Marketing effectiveness case study

Building a simple, actionable, measurable brand model

The problem

What is the link between marketing, brand and sales?

A premium personal care brand wanted to quantify brand strength to understand which marketing efforts and strategic initiatives moved the needle, and to reveal the relationship between brand and sales.

Awareness was trending up while share of voice was dropping, product reviews had never been better while new customer acquisition was declining.

These mixed messages made it difficult to evaluate the relationship between a recent brand campaign and the brand itself, let alone the linkage to revenue. 

The objective

Build a data-driven understanding of brand impact

Marketbridge set out to coalesce the company’s variety of brand data sources into a set of simple, actionable and clear brand metrics. With a time-series view of these metrics, we then reviewed the impact and temporal lag of marketing and PR efforts. 

The solution

Create a holistic brand model to assess sales impact

Part 1: Build a Brand Factors Model

We gathered all data that might be either an indicator or a driver of brand strength by meeting with data owners and analysts across the company.

After normalizing the data and aligning time granularity (daily vs. monthly, etc.), we used Structural Equation Modeling, paired with our deep understanding of the business, to test hypotheses and generate a model of the unobserved factors that comprise the client’s holistic brand.

After multiple iterations and brainstorming sessions, we landed on a model with three factors, turning over a dozen sources into a simple 3-part view:

(A) Awareness

Are potential customers in the company’s target demographic aware of (a) the premium personal care category and (b) the brand itself? 

(B) Affinity

Do those customers who have experienced the brand, whether as a buyer or a simple observer, view the brand and its products favorably? 

(C) Salience

When potential customers are talking about the premium personal care industry, are they talking about our client’s brand or their competitors?

Part 2: Review Brand Factor History and Tie to Sales Trend

Armed with the three-factor brand model, we plotted the brand over multiple years and pointed to specific moments in company history, noting the effect on each factor.
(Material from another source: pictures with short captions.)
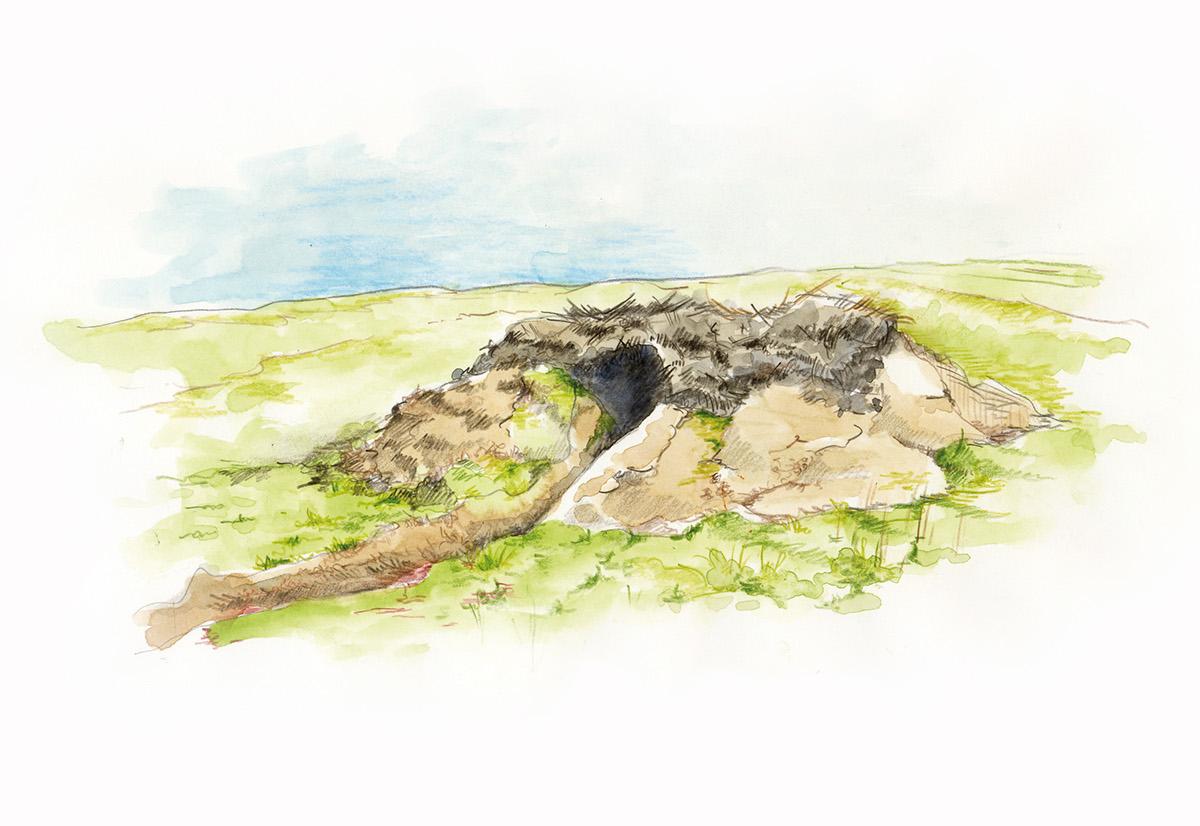 tra illustration aquarelle paysage campagne Tourisme
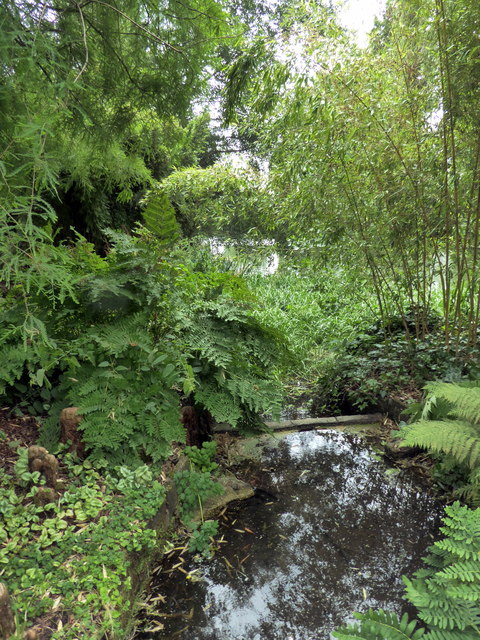Elmstead Brook at Beth Chatto Gardens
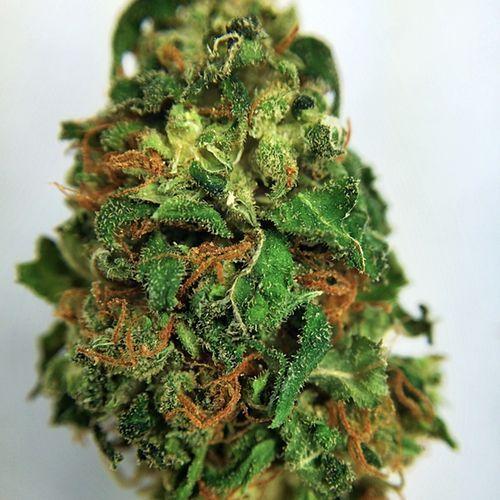 Order Papaya Marijuana Online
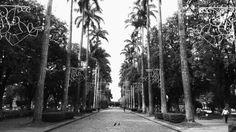 Praça da Liberdade, Belo Horizonte / MG.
PR struggles, competitor investments and marketing campaigns all had predictable impacts on Awareness, Affinity and Salience, though the impacts were far from uniform: 

(A) Awareness

The company was in a growing category with lots of social “buzz.” As an incumbent, increases in category awareness translated into brand awareness, so we saw an ever-increasing Awareness factor. 

(B) Affinity

Our Affinity factor moved up and down in line with PR moments (good and bad) and paid media spend. It was clear that a recent campaign had helped Affinity to rebound. 

(C) Salience

The client’s Achilles heel was the Salience factor. Metrics like share of voice and search volume all pointed towards competitors continuing to build audience momentum at the company’s expense. 

Business impact

Re-oriented media budget towards category salience

Critically, the company’s salience factor appeared closely intertwined with their sales trend. In a fast-changing industry like premium personal care, our brand factor model helped to reveal that staying top of mind translates directly into financial success for our client, but a recovery was necessary.

Armed with this learning, the company shifted much of its planned awareness media budget into deeper partnerships with targeted influencers and tastemakers to stay top of mind and best in buzz.